* Exercise tasks:
• A. List the features of the manner in which Napoleon strode off, as described in the passage on Napoleon's youth.
• B. Reproduce the part of the passage on Napoleon's youth that opens with the words containing "Napoleon was distressed" and closes with "his water jug.".

Given passage: Begin

Napoleon was distressed to hear of his father’s death and worried that his mother, a widow with eight children, would find it hard to get by in her straitened circumstances. When someone offered to lend him money, he declined the offer with the words, ‘My mother has too many expenses already, I must not add to them.’
He was as proud and as priggish as ever, just as intolerant of criticism and of what he took to be slights to his amour propre, furious when he was made to feel foolish – as, for instance, when, never having seen ice before, he demanded to know who was putting glass in his water jug.
Stories were told of his throwing his musket at the head of a senior cadet who, having noticed a mistake in Napoleon’s drill, had rapped him over the knuckles, and of his rejecting the overtures of a former friend, Pierre François Laugier, son of a baron, whom he had criticized for associating with young men of homosexual tendencies. ‘Your new friends are corrupting you,’ he told Laugier. ‘So make a choice between them and me.’ Later he said, ‘You have scorned my advice, and you have renounced my friendship. Never speak to me again.’ Laugier’s response was to creep up behind him and push him over, upon which Napoleon ran after him and, grabbing him by the collar, threw him to the floor on which he hit his head against a stove.
‘I was insulted,’ Napoleon told the captain on duty who came up to admonish him. ‘I took my revenge. There is nothing more to be said.’ He then strode off in a manner which by then had become characteristic, his arms folded, his head bent forwards, taking long steps.

Given passage: End
Data records: Begin

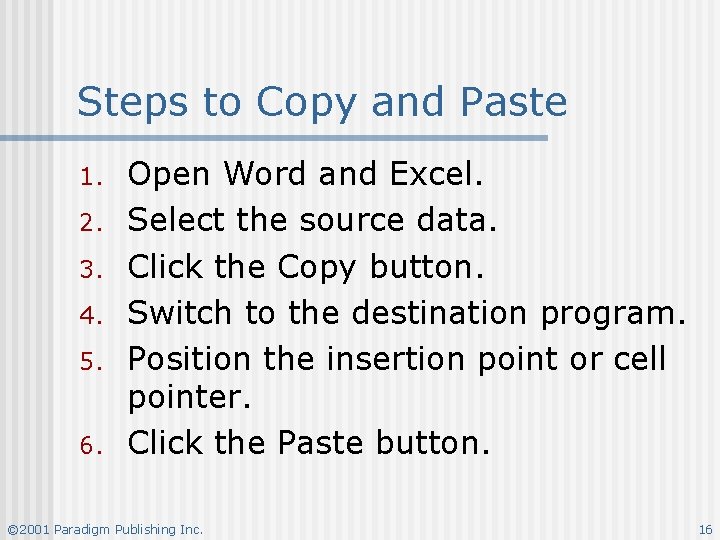 Steps to Copy and Paste

1. Open Word and Excel.
2. Select the source data.
3. Click the Copy button.
4. Switch to the destination program.
5. Position the insertion point or cell pointer.
6. Click the Paste button.

©2001 Paradigm Publishing Inc.

16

Data records: End

* Answers for each item:
• A.
- His arms folded
- His head bent forwards
- Taking long steps

• B.
Napoleon was distressed to hear of his father’s death and worried that his mother, a widow with eight children, would find it hard to get by in her straitened circumstances. When someone offered to lend him money, he declined the offer with the words, ‘My mother has too many expenses already, I must not add to them.’
He was as proud and as priggish as ever, just as intolerant of criticism and of what he took to be slights to his amour propre, furious when he was made to feel foolish – as, for instance, when, never having seen ice before, he demanded to know who was putting glass in his water jug.